DATA FOR PROCESSING section start

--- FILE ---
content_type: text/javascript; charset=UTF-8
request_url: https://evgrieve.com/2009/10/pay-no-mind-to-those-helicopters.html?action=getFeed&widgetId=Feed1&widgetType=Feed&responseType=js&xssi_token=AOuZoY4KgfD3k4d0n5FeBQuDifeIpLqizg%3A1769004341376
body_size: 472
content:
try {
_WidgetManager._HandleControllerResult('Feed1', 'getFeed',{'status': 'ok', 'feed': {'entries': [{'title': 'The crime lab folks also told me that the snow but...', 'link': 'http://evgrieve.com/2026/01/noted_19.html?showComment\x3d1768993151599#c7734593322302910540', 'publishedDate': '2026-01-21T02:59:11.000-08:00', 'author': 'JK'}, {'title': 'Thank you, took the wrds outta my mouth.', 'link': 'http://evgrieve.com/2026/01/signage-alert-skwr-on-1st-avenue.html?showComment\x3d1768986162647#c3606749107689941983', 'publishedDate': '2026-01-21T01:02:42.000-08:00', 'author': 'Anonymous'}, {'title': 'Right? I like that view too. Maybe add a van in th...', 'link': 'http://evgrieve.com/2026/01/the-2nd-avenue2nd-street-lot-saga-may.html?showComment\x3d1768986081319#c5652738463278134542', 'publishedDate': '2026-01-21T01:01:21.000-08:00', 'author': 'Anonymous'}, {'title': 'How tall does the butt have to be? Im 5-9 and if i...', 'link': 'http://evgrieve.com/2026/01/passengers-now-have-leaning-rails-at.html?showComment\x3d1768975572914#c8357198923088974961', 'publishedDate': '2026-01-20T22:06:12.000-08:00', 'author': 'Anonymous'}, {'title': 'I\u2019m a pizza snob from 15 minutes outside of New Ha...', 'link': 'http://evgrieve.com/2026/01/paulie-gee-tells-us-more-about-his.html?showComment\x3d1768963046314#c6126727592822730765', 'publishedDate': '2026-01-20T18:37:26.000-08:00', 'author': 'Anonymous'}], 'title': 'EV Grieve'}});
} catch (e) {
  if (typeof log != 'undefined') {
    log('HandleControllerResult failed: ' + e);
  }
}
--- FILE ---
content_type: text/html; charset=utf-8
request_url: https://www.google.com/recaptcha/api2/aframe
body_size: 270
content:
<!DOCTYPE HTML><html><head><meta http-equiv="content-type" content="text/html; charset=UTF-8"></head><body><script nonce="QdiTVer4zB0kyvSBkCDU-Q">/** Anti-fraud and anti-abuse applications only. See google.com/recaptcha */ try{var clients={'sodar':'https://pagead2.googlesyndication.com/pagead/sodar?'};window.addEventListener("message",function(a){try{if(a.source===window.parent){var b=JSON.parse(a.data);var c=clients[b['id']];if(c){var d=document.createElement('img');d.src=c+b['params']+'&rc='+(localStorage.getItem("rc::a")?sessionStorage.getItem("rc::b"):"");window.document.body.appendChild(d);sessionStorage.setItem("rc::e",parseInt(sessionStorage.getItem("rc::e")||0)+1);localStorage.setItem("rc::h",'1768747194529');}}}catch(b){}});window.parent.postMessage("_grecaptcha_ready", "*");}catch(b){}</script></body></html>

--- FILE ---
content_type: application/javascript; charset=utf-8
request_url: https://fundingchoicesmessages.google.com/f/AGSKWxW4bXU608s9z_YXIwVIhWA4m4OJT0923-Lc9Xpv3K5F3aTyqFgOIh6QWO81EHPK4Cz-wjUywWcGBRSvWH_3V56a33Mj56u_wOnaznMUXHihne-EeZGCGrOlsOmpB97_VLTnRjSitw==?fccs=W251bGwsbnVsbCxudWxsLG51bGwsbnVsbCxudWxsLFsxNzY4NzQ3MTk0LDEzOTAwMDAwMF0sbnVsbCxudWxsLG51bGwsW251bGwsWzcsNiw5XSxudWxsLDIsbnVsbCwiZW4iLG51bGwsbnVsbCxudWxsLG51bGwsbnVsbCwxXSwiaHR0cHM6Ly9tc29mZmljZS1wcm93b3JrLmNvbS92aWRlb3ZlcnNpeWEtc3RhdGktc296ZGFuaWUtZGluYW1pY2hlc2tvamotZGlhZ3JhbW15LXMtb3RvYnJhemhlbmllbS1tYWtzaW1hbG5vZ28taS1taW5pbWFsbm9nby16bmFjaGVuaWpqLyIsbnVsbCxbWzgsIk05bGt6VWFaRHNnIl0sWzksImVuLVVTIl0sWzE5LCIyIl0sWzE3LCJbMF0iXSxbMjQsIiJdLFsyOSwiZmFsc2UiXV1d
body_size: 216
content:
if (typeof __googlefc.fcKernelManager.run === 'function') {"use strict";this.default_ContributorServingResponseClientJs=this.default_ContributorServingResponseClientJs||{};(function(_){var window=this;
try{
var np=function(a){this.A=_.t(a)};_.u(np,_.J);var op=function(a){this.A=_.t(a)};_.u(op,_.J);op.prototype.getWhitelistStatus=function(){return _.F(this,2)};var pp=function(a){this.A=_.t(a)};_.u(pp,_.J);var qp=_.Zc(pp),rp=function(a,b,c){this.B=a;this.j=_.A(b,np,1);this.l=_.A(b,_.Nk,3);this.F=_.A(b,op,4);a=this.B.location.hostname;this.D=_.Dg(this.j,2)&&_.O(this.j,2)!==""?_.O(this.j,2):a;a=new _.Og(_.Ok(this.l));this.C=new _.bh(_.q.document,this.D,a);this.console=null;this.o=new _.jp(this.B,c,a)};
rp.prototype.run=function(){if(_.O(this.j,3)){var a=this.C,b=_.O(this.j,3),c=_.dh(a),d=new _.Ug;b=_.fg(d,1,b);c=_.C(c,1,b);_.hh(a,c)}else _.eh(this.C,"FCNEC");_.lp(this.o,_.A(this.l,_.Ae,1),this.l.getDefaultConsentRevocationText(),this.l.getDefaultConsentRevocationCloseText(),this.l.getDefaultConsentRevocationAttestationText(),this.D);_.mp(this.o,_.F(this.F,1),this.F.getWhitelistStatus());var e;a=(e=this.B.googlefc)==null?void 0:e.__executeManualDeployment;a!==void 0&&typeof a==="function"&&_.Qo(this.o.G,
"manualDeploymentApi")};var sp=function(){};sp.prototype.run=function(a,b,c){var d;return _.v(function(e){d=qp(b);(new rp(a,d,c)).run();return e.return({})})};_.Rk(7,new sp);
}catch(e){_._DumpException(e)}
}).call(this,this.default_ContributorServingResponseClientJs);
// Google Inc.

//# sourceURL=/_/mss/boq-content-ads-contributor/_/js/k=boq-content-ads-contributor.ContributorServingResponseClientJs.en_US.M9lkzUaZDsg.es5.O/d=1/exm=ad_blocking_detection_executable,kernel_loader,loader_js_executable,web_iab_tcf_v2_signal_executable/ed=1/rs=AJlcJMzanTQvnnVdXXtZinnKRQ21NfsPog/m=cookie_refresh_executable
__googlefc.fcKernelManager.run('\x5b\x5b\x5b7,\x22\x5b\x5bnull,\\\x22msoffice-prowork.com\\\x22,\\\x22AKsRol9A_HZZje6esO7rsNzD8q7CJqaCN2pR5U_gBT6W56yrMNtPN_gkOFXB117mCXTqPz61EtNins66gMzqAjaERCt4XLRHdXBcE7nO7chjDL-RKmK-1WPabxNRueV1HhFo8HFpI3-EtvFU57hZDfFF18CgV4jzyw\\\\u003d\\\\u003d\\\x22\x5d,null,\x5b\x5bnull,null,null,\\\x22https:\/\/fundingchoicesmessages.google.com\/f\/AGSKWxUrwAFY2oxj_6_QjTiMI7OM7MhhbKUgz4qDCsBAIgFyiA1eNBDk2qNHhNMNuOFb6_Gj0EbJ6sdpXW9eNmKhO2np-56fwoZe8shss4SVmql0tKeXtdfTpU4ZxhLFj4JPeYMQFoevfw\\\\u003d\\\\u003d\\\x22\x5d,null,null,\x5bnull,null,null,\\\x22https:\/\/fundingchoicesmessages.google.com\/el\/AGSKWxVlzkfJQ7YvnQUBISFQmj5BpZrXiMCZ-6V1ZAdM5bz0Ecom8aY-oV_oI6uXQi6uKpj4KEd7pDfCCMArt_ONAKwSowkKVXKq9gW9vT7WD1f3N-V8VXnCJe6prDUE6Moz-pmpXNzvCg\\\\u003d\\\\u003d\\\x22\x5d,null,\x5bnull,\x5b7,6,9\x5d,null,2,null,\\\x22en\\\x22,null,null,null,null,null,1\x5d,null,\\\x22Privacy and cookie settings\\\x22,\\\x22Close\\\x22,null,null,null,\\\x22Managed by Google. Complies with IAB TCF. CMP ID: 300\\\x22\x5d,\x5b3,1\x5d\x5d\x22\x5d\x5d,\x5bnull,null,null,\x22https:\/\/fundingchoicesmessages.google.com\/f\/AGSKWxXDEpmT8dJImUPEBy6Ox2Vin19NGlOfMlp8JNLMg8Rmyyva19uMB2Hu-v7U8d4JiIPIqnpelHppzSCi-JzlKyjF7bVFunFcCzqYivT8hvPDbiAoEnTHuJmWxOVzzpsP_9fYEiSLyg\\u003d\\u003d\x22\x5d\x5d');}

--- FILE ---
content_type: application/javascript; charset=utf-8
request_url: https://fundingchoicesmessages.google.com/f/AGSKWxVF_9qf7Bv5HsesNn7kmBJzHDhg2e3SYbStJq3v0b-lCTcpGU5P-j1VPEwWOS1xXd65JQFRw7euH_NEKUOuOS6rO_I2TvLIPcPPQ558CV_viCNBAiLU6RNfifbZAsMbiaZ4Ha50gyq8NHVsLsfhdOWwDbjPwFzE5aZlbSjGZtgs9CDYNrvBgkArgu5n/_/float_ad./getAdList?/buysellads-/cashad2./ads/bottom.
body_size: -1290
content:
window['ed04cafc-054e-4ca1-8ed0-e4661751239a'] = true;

DATA FOR PROCESSING section end

- **TASK INSTRUCTIONS**
Which lines of the records hold the string "fcKernelManager"? Copy each one.

- **THE COMPLETED TASK**
if (typeof __googlefc.fcKernelManager.run === 'function') {"use strict";this.default_ContributorServingResponseClientJs=this.default_ContributorServingResponseClientJs||{};(function(_){var window=this;
__googlefc.fcKernelManager.run('\x5b\x5b\x5b7,\x22\x5b\x5bnull,\\\x22msoffice-prowork.com\\\x22,\\\x22AKsRol9A_HZZje6esO7rsNzD8q7CJqaCN2pR5U_gBT6W56yrMNtPN_gkOFXB117mCXTqPz61EtNins66gMzqAjaERCt4XLRHdXBcE7nO7chjDL-RKmK-1WPabxNRueV1HhFo8HFpI3-EtvFU57hZDfFF18CgV4jzyw\\\\u003d\\\\u003d\\\x22\x5d,null,\x5b\x5bnull,null,null,\\\x22https:\/\/fundingchoicesmessages.google.com\/f\/AGSKWxUrwAFY2oxj_6_QjTiMI7OM7MhhbKUgz4qDCsBAIgFyiA1eNBDk2qNHhNMNuOFb6_Gj0EbJ6sdpXW9eNmKhO2np-56fwoZe8shss4SVmql0tKeXtdfTpU4ZxhLFj4JPeYMQFoevfw\\\\u003d\\\\u003d\\\x22\x5d,null,null,\x5bnull,null,null,\\\x22https:\/\/fundingchoicesmessages.google.com\/el\/AGSKWxVlzkfJQ7YvnQUBISFQmj5BpZrXiMCZ-6V1ZAdM5bz0Ecom8aY-oV_oI6uXQi6uKpj4KEd7pDfCCMArt_ONAKwSowkKVXKq9gW9vT7WD1f3N-V8VXnCJe6prDUE6Moz-pmpXNzvCg\\\\u003d\\\\u003d\\\x22\x5d,null,\x5bnull,\x5b7,6,9\x5d,null,2,null,\\\x22en\\\x22,null,null,null,null,null,1\x5d,null,\\\x22Privacy and cookie settings\\\x22,\\\x22Close\\\x22,null,null,null,\\\x22Managed by Google. Complies with IAB TCF. CMP ID: 300\\\x22\x5d,\x5b3,1\x5d\x5d\x22\x5d\x5d,\x5bnull,null,null,\x22https:\/\/fundingchoicesmessages.google.com\/f\/AGSKWxXDEpmT8dJImUPEBy6Ox2Vin19NGlOfMlp8JNLMg8Rmyyva19uMB2Hu-v7U8d4JiIPIqnpelHppzSCi-JzlKyjF7bVFunFcCzqYivT8hvPDbiAoEnTHuJmWxOVzzpsP_9fYEiSLyg\\u003d\\u003d\x22\x5d\x5d');}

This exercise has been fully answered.